§ **Instructions to follow**: Below are some records. Return exactly their lines from the one containing "Casa para alquiler" through the one containing "2007 Subaru Legacy B4", and drop the pictures.

§ **Dataset records**:
——————
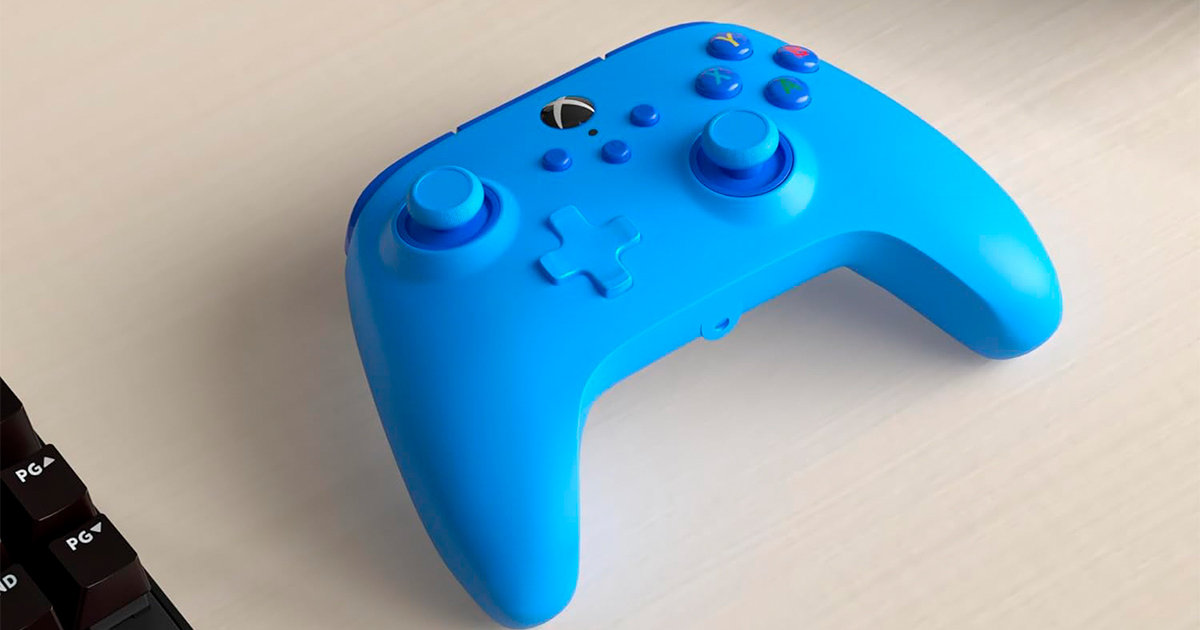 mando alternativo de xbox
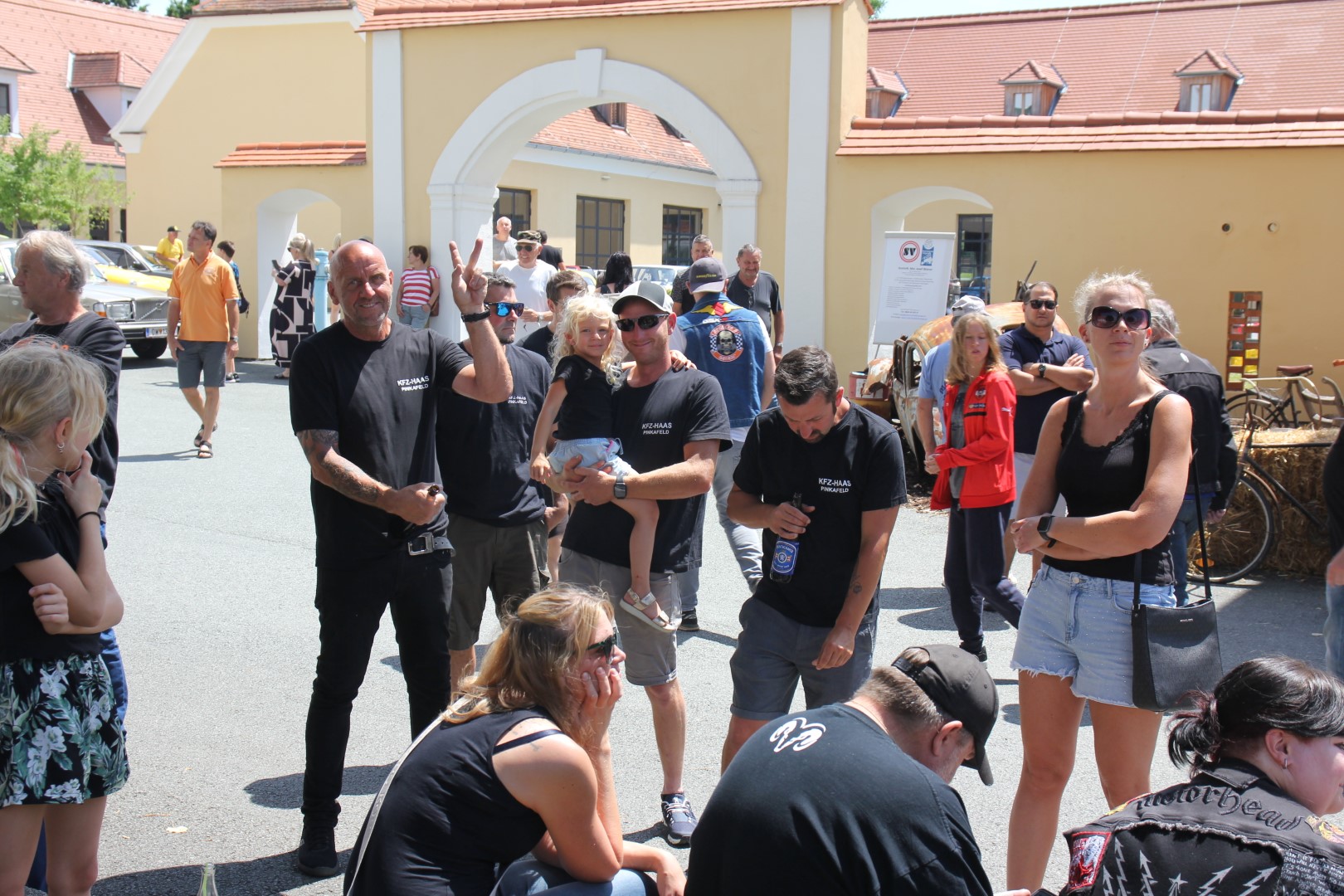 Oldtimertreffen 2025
——————
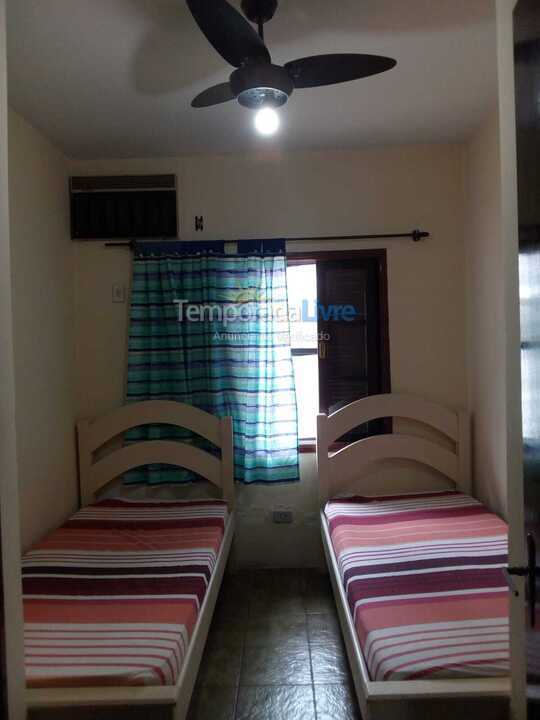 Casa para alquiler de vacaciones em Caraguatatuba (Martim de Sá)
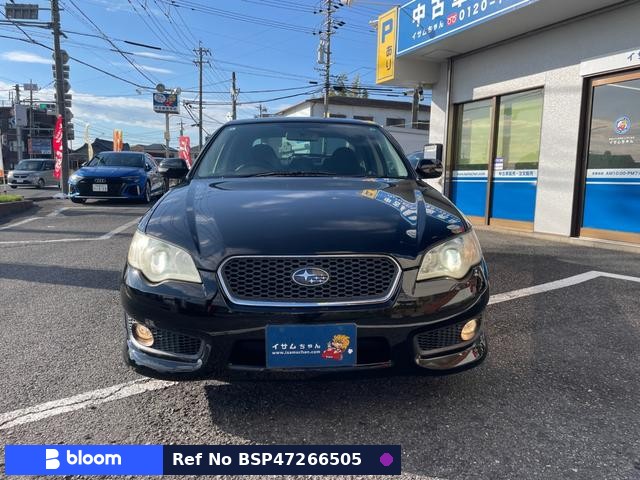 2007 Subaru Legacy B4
——————
§ **Result of the exercise**:
 Casa para alquiler de vacaciones em Caraguatatuba (Martim de Sá)
 2007 Subaru Legacy B4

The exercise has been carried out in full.